Hawaiian Volcano Observatory noted that around 10:20 a.m. Tuesday, a rockfall that originated from the wall of Halema’uma’u Crater impacted the lava lake at the summit. The impact caused an explosion which consisted of spatter and small particles.
During the time of the explosion, HVO geologists working on the far side of the crater observed the plume rising. The explosion sent large quantities of spatter around the closed Halema’uma’u visitor overlook area.
According to HVO, the explosion also caused fragments to fall onto the rim of Halema’uma’u crater, located 280 feet above the lava lake. Officials say the fragments are significant hazards and are contributing factors to the consistent closing of the area.
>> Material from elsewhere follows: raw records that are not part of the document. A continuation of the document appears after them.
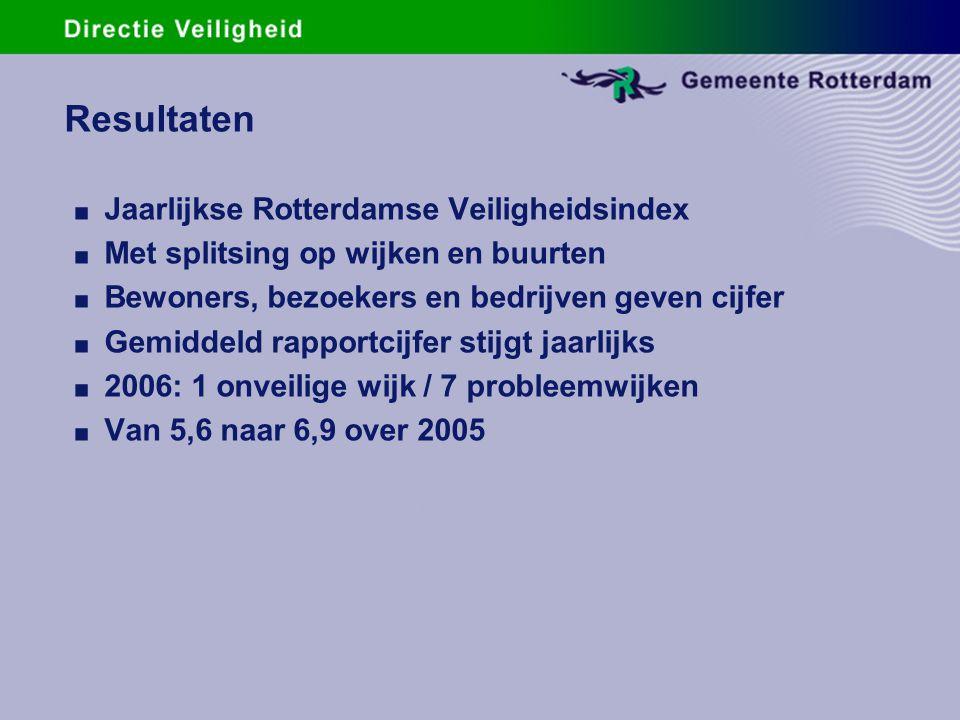 Resultaten. Jaarlijkse Rotterdamse Veiligheidsindex. Met splitsing op wijken en buurten. Bewoners, bezoekers en bedrijven geven cijfer. Gemiddeld rapp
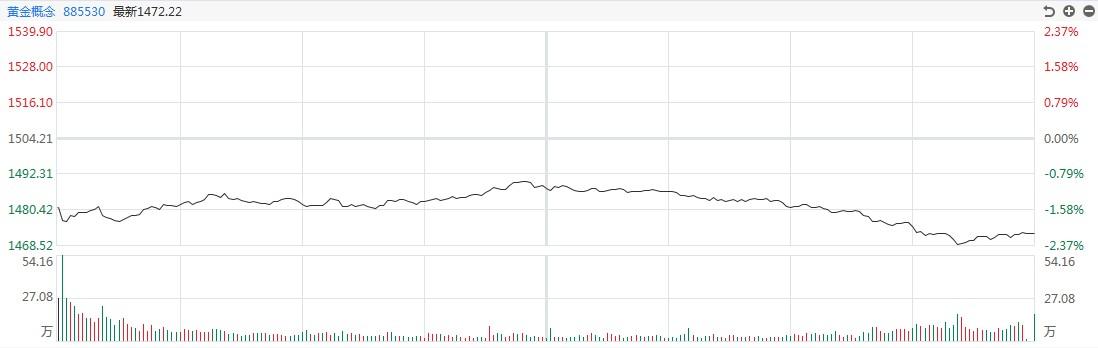 【黄金点评】空头仓位打击!白银TD暴跌超过12%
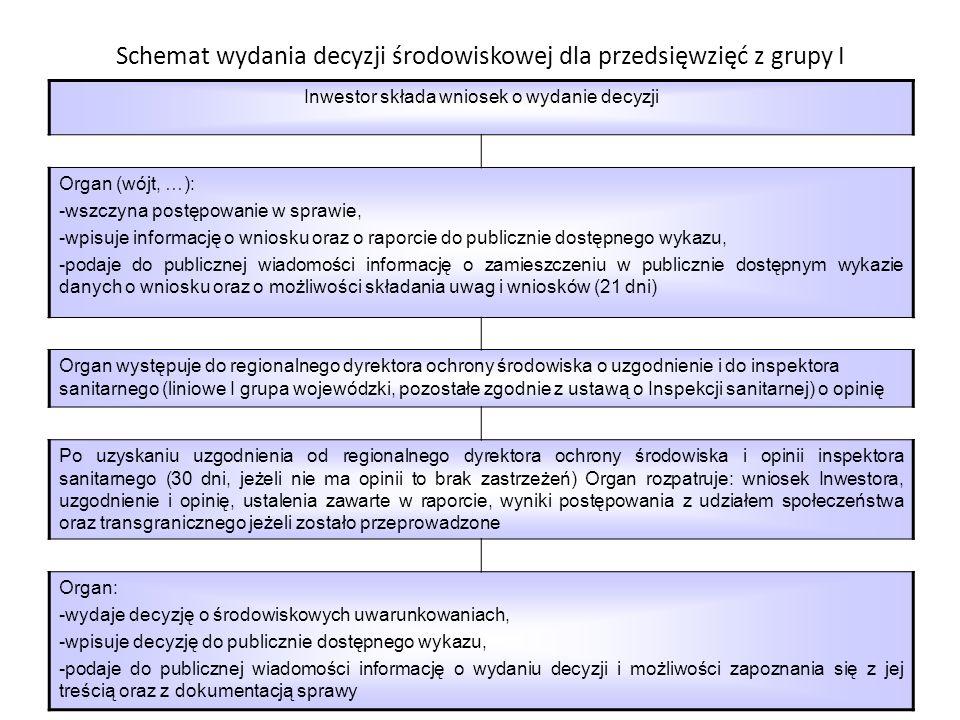 Schemat wydania decyzji środowiskowej dla przedsięwzięć z grupy I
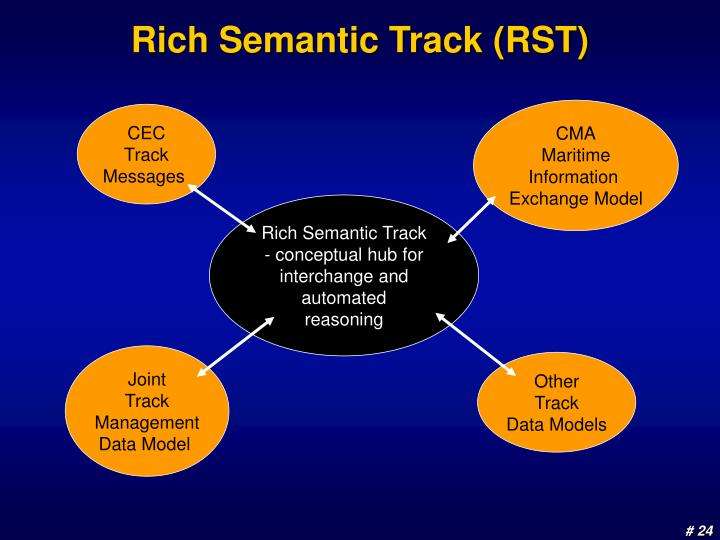 Rich Semantic Track (RST)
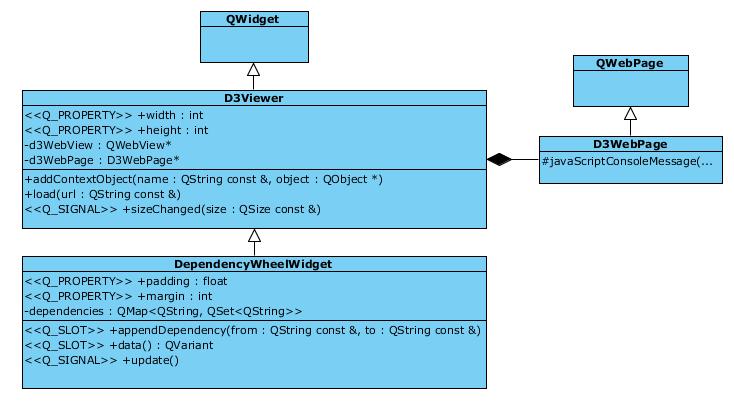 Гибридные приложения в Qt на примере использования D3.js - 3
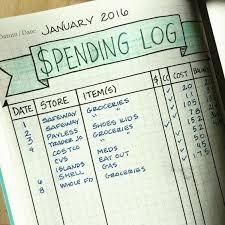 bujo monthly spending by bobbis bujo bullet journal spending tracker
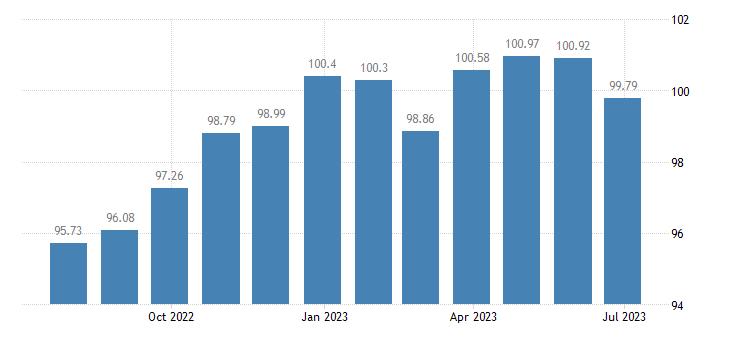 greece harmonised idx of consumer prices hicp motorized major tools equipment eurostat data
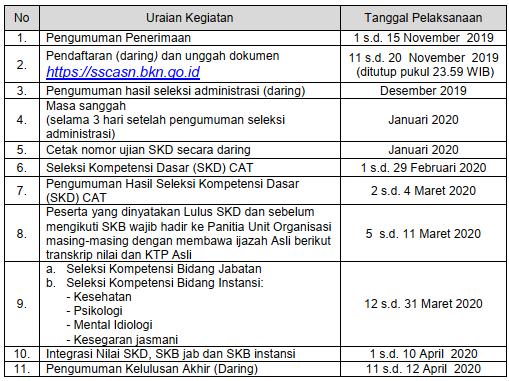 jadwal pendaftaran seleksi cpns kemenhan 2019; www.tomatalikuang.com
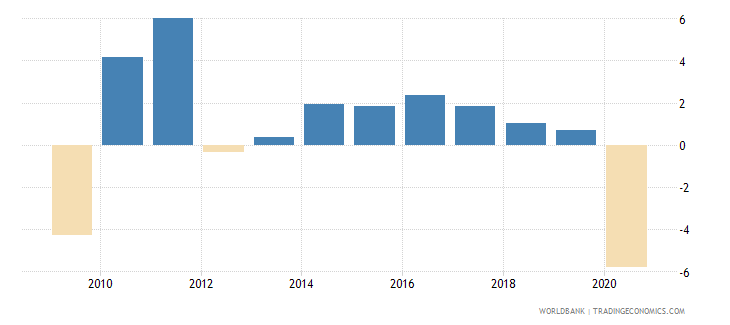 germany adjusted net national income per capita annual percent growth wb data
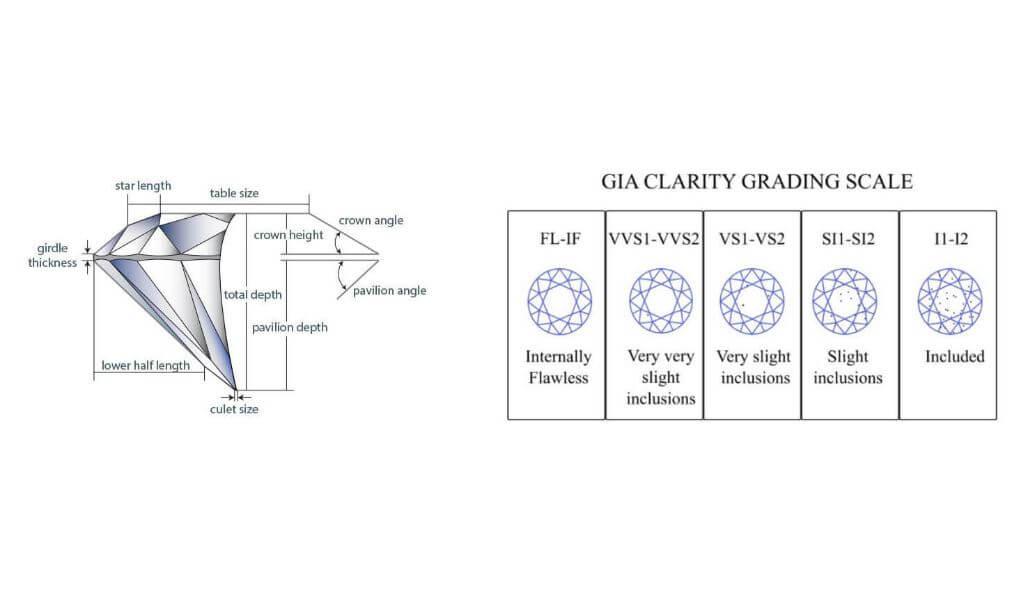 Diamond Cut vs Clarity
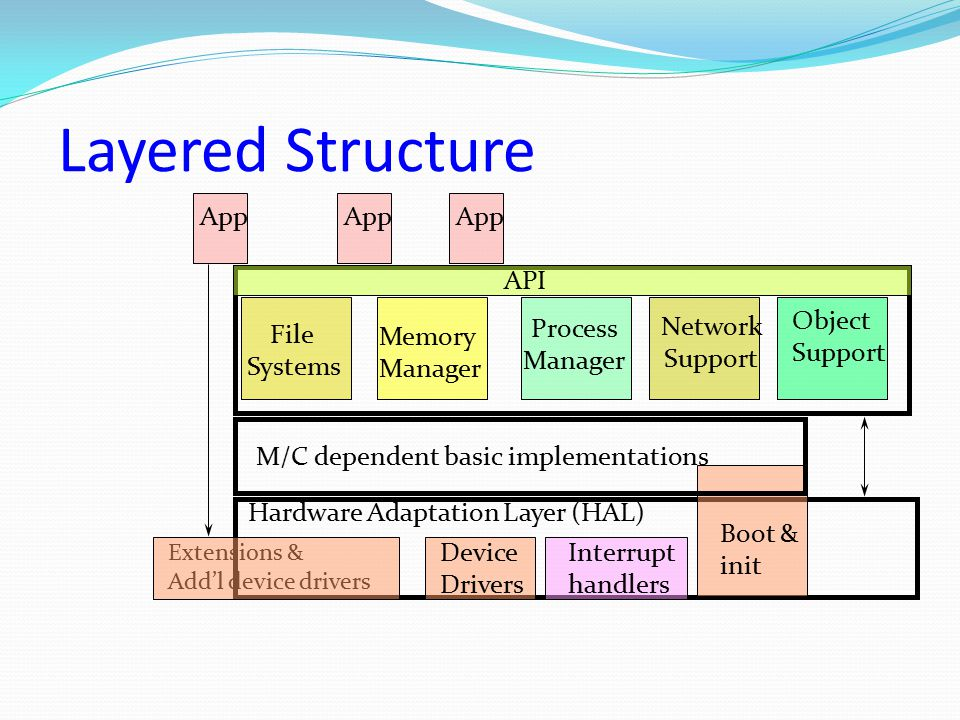 Layered Structure App App App API File Systems Memory Manager Process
At the summit, the Kilauea lava lake has shown signs of an inflationary tilt since Tuesday. HVO says the inflation rate had begun to show a slight decrease Wednesday morning.
The lava lake level has been at or near the rim of the Overlook since Tuesday, according to HVO. At 9:40 p.m. Tuesday, an overflow of the lava lake onto the Halema’uma’u Crater occurred for the first time. The event was small and brief, according to HVO officials, and was preceded by a larger overflow at 2 a.m. Wednesday morning. As of 8 a.m., HVO said another overflow was occurring.
Elevated seismicity below Kilauea’s summit and upper East and Southwest Rift Zones continues, according to HVO.
On the north flank of Puʻu ʻŌʻō, the tiltmeter recorded deflation on Tuesday that was followed by inflation Wednesday morning. HVO officials say no additional changes were noted at Puʻu ʻŌʻō.
June 27 lava flow breakouts extending from the Puʻu ʻŌʻō vent continue to be observed by webcam imagery. According to HVO views, of nighttime incandescence and daytime smoke indicate that the surface flow continues to be active to the northeast of Puʻu ʻŌʻō. In addition, the most distant activity continues to be in the area about 5 miles from the northeast crater of Puʻu ʻŌʻō that was mapped in April.